[Dataset records start]

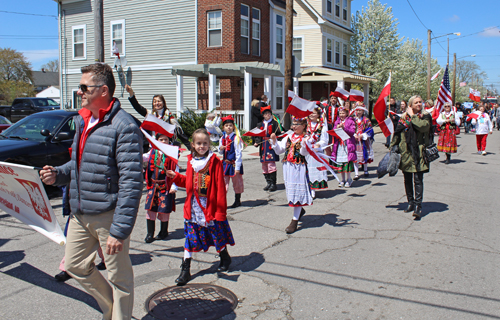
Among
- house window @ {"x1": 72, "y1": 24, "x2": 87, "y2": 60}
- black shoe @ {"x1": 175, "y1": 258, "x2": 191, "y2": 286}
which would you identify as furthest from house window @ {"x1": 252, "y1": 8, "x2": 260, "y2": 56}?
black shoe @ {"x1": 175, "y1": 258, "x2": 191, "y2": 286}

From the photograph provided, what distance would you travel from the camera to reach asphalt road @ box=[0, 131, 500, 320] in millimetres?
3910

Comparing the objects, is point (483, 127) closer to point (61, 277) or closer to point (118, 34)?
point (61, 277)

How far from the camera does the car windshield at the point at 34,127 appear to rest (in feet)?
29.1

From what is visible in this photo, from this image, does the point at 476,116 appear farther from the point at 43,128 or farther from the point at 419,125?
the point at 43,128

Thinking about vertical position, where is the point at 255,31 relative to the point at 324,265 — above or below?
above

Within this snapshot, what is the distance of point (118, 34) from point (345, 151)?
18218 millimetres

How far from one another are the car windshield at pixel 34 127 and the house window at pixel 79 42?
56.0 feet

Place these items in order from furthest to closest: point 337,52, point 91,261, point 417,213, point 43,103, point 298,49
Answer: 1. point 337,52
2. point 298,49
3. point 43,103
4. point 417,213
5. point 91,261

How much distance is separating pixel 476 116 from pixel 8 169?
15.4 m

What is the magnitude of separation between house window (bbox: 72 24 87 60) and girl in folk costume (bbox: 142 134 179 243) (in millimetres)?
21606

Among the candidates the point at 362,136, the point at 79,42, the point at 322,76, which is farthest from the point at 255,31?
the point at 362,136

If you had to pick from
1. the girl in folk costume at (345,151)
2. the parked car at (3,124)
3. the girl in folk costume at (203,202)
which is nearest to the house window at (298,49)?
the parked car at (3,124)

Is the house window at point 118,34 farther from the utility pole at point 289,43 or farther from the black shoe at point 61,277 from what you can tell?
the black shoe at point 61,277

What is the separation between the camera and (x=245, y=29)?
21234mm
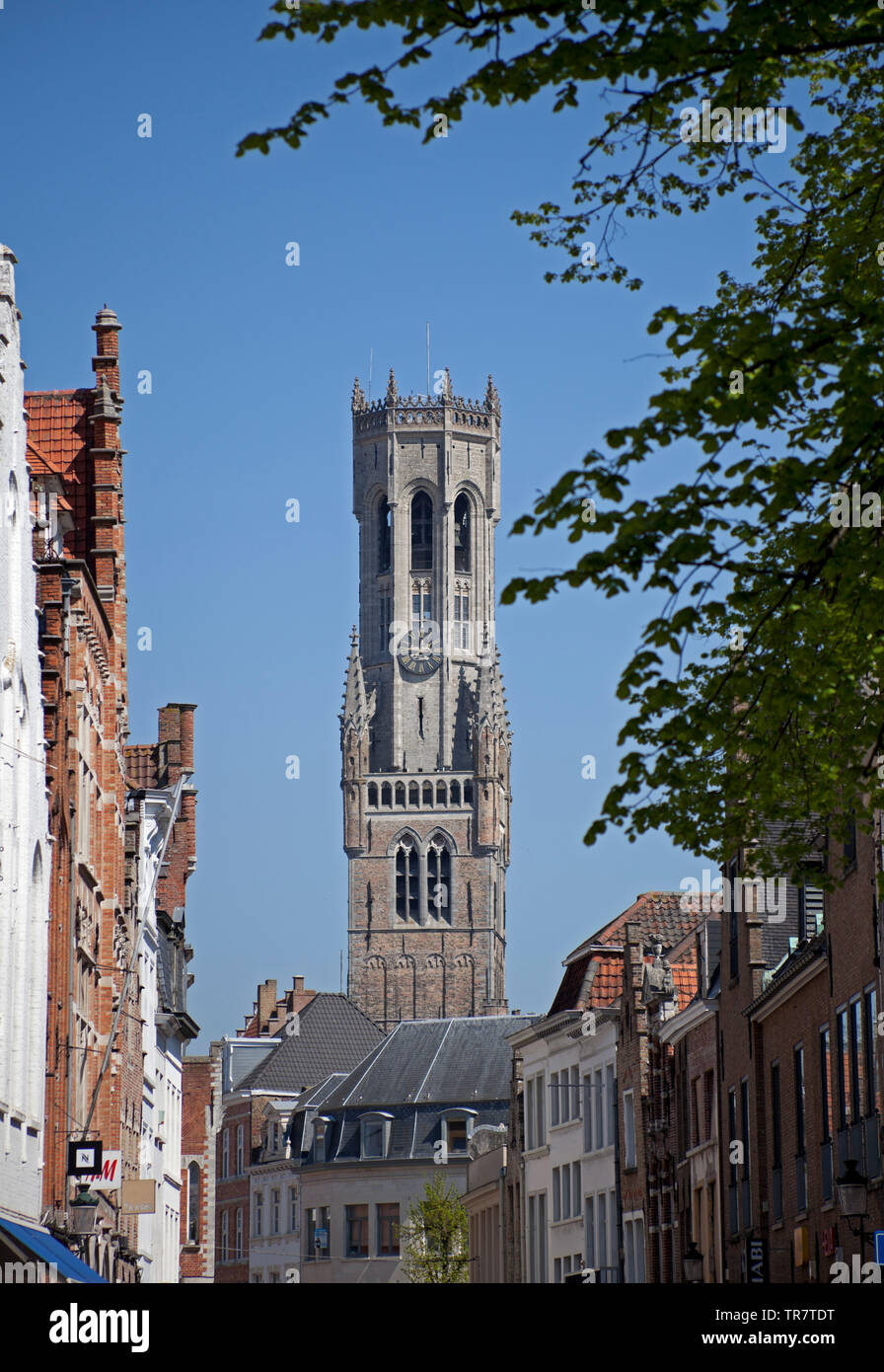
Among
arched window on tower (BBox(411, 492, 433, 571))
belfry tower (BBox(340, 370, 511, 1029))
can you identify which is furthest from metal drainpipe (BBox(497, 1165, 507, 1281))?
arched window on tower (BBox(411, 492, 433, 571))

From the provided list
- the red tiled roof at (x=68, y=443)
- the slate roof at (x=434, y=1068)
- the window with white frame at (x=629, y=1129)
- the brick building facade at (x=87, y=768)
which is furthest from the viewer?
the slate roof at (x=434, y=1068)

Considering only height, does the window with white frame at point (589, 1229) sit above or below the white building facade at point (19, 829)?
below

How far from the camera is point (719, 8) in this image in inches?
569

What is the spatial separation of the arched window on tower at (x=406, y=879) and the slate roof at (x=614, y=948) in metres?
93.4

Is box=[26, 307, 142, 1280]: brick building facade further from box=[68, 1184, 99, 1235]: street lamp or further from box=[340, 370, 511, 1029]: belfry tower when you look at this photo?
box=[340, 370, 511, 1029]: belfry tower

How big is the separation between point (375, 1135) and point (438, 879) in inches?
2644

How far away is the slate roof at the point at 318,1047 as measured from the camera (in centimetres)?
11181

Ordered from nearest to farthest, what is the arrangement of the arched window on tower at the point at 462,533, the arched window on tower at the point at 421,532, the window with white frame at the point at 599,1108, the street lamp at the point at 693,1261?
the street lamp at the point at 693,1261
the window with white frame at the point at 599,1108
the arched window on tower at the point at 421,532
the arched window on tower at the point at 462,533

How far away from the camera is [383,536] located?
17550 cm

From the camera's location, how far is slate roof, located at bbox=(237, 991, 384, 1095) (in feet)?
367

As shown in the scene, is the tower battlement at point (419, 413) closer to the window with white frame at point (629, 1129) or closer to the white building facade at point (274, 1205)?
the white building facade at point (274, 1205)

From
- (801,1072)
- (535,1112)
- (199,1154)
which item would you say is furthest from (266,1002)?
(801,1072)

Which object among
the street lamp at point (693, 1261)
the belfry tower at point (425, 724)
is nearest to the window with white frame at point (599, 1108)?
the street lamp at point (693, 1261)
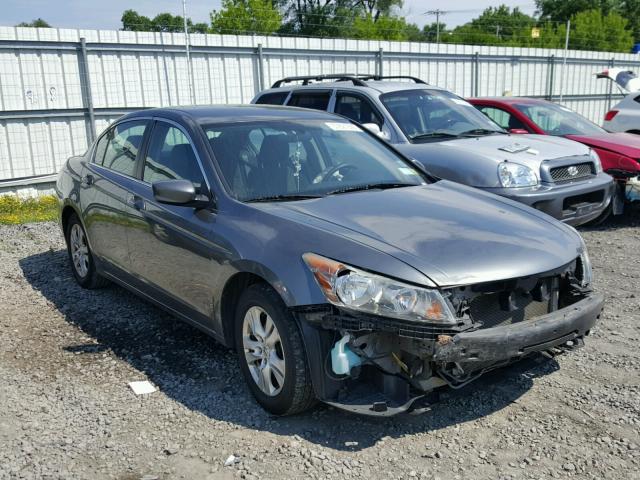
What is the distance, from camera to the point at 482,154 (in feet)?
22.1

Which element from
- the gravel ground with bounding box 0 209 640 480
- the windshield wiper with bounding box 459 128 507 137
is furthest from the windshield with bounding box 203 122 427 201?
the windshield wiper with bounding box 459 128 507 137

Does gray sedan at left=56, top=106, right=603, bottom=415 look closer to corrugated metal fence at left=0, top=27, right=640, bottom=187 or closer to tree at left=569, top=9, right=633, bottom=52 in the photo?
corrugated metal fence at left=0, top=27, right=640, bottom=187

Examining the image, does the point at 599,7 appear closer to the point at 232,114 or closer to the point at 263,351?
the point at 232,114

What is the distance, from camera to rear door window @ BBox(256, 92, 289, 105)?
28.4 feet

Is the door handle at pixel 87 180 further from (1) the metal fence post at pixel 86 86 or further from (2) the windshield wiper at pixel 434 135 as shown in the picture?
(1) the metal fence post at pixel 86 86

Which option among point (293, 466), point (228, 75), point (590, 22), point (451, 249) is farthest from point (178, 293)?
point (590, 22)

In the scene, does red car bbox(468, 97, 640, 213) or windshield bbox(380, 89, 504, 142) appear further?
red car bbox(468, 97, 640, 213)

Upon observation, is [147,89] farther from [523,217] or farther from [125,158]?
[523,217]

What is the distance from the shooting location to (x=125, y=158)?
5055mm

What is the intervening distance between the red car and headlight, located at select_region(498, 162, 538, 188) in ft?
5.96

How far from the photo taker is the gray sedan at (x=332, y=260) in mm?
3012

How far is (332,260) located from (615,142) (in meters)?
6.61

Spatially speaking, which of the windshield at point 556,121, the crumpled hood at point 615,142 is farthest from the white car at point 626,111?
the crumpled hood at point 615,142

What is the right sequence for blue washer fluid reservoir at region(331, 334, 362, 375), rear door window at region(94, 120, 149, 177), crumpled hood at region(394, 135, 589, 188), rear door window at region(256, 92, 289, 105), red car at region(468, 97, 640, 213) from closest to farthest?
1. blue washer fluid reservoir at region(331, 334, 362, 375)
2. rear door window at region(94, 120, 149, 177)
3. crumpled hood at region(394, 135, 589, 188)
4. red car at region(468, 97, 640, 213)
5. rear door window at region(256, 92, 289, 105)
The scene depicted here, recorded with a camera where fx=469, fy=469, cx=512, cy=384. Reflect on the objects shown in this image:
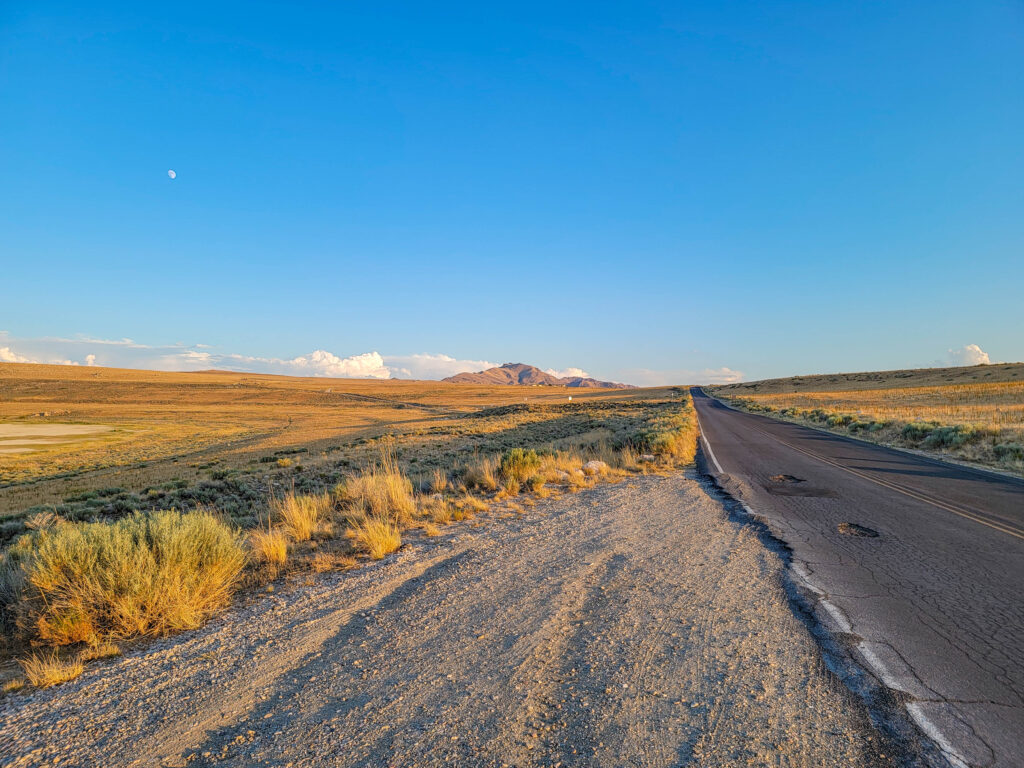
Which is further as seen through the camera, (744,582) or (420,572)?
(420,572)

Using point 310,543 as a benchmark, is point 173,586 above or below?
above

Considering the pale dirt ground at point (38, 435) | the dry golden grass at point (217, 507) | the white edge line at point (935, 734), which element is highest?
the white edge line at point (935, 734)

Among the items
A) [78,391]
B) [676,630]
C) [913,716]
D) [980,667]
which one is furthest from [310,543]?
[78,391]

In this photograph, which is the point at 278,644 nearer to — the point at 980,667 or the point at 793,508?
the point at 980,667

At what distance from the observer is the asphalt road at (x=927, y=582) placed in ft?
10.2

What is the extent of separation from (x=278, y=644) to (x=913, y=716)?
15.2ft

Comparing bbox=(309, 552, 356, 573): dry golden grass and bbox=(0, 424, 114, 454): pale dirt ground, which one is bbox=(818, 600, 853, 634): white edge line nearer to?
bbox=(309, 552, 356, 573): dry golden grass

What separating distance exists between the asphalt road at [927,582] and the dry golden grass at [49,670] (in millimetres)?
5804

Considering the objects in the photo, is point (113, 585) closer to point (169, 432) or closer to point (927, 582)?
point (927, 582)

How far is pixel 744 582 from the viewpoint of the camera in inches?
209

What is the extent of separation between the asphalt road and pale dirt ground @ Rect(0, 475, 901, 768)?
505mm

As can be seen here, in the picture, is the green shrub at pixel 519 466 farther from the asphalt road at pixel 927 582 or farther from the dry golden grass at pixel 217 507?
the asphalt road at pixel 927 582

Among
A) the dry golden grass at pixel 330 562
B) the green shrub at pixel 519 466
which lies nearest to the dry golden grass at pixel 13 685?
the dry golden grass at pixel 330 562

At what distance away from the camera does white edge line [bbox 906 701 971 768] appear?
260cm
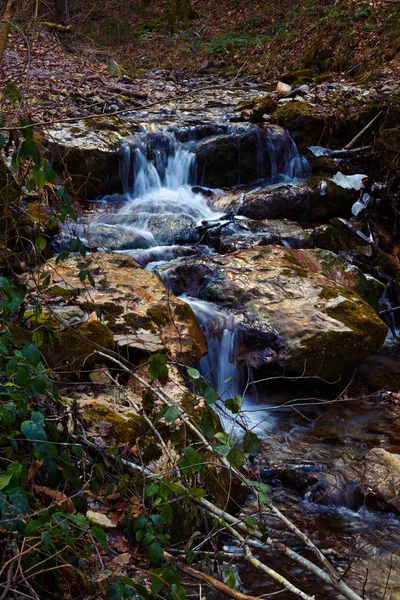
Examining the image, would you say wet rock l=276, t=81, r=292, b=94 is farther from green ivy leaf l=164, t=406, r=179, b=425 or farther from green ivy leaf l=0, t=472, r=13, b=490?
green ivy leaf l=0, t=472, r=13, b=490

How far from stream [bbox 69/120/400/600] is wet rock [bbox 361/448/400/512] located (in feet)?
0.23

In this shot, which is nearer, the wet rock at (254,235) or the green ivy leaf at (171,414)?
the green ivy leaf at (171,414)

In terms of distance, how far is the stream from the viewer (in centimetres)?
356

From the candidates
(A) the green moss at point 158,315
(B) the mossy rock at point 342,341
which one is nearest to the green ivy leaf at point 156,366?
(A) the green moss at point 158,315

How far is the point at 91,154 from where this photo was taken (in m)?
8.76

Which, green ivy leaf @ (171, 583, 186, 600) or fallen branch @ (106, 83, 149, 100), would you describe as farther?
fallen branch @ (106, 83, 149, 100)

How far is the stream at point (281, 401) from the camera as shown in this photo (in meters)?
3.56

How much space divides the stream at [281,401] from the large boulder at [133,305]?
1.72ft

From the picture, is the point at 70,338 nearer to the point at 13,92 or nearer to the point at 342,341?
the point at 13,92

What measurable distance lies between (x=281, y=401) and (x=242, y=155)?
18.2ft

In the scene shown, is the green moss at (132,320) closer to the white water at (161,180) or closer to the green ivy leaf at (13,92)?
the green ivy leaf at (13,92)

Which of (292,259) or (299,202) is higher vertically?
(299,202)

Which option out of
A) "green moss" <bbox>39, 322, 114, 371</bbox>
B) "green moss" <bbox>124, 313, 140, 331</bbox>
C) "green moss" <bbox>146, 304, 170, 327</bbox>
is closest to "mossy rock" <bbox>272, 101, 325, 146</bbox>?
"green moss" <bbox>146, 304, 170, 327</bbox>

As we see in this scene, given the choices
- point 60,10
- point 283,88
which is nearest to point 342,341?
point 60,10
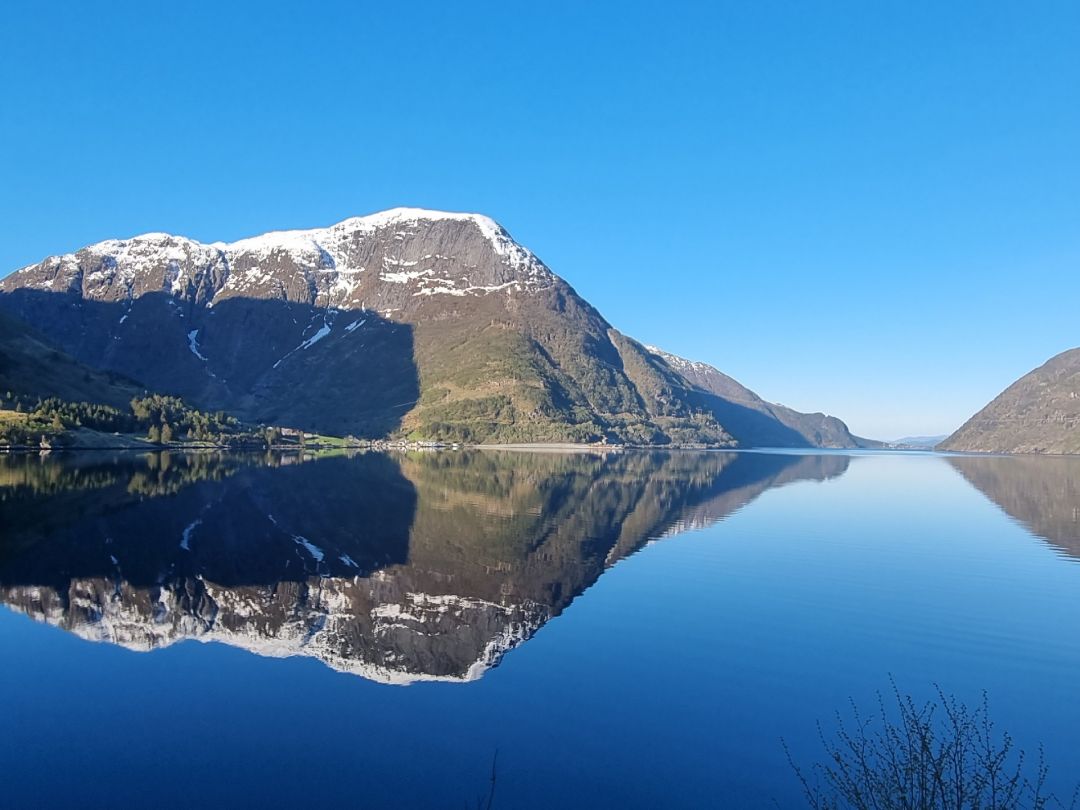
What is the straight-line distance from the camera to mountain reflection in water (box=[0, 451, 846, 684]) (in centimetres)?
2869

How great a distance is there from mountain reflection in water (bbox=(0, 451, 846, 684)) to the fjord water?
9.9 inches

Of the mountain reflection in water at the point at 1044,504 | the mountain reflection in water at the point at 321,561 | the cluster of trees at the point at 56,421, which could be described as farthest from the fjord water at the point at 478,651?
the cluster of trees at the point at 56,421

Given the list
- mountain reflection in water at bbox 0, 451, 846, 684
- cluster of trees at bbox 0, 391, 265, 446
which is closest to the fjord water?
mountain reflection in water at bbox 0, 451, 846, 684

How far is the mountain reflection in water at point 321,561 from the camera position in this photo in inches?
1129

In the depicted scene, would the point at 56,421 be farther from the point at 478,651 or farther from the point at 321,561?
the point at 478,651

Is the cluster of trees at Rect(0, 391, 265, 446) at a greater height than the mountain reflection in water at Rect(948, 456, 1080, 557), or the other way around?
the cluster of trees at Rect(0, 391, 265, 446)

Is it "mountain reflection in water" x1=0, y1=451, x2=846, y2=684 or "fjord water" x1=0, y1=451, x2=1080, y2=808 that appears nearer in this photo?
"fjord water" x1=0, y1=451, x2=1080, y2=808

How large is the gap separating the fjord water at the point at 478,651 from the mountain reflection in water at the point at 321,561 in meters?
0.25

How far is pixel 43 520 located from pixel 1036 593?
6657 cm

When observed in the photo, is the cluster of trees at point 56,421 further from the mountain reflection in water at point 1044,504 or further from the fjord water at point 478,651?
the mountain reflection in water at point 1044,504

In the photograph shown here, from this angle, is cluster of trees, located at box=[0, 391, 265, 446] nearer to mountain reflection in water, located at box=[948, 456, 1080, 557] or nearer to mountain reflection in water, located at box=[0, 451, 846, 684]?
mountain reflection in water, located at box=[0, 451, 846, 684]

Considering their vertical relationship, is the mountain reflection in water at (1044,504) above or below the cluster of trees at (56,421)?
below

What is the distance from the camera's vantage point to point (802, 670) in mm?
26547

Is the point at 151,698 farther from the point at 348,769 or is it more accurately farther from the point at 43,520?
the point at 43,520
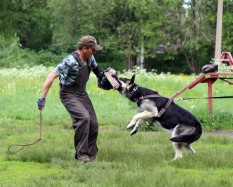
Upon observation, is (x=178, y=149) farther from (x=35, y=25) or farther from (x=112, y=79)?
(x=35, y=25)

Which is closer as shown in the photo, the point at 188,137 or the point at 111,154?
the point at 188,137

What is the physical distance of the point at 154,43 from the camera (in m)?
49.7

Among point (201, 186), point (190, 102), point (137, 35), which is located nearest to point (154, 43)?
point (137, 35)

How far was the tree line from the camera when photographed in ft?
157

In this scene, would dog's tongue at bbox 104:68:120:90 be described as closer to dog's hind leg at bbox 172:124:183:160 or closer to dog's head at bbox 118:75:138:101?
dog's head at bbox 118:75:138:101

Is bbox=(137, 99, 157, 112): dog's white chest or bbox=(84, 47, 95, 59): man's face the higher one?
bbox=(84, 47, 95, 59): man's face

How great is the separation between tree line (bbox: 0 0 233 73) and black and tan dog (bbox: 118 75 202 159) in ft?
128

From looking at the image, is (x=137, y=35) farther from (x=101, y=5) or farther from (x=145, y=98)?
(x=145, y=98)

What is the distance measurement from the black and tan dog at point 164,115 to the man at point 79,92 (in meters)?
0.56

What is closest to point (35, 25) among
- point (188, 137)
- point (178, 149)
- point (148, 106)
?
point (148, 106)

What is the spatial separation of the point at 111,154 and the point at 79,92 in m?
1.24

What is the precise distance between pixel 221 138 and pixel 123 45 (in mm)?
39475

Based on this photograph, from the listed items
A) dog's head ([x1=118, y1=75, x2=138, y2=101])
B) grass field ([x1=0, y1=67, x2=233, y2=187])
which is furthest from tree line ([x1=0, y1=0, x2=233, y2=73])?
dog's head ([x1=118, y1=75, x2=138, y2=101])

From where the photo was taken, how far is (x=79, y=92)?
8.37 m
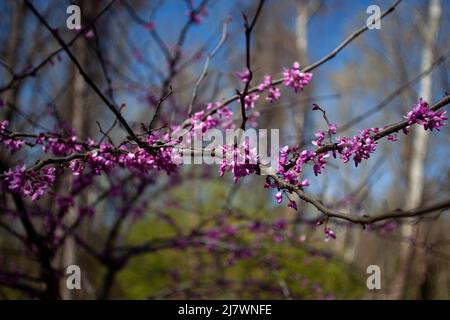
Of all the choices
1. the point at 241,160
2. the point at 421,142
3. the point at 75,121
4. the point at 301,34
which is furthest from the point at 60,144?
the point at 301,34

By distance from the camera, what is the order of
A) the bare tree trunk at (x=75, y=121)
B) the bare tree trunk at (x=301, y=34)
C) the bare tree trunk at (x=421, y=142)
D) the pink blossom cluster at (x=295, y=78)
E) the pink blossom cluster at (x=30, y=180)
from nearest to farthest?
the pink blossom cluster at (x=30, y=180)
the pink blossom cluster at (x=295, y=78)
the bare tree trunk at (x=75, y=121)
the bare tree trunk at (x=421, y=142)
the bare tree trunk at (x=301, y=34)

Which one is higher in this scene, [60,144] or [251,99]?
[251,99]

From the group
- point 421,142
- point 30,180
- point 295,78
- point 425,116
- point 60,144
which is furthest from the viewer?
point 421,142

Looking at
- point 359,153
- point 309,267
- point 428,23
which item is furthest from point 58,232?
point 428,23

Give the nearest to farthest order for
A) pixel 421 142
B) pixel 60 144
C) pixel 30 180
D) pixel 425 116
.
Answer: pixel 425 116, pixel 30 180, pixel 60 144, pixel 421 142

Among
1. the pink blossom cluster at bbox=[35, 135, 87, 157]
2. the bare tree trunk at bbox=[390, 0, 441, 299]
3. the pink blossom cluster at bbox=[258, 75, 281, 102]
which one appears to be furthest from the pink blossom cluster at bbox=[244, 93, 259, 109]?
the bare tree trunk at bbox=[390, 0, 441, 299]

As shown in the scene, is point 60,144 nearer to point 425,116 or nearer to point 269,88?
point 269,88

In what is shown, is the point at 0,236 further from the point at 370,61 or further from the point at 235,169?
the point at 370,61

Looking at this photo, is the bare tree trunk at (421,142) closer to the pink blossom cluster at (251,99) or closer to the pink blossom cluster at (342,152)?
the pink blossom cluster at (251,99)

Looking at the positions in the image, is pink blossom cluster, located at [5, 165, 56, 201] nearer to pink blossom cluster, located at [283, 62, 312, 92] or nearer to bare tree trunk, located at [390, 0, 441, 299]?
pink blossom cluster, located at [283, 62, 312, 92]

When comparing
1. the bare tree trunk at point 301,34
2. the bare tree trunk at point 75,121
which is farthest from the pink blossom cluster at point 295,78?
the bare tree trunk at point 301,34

[Dataset records end]

• [Task to complete]:
Reproduce precisely the span of lines that begins at the line containing "In what is shown, is" and ends with the last line of the listing.

• [Correct result]:
In what is shown, is the point at 0,236 further from the point at 370,61 or further from the point at 235,169?
the point at 370,61

Looking at this photo, is the bare tree trunk at (421,142) closer to the pink blossom cluster at (251,99) or closer to the pink blossom cluster at (342,152)?
the pink blossom cluster at (251,99)

Looking at the positions in the image, is pink blossom cluster, located at [5, 165, 56, 201] nearer to pink blossom cluster, located at [283, 62, 312, 92] or nearer to bare tree trunk, located at [390, 0, 441, 299]?
pink blossom cluster, located at [283, 62, 312, 92]

When comparing
1. the bare tree trunk at point 301,34
2. the bare tree trunk at point 75,121
which is farthest from the pink blossom cluster at point 295,78?
the bare tree trunk at point 301,34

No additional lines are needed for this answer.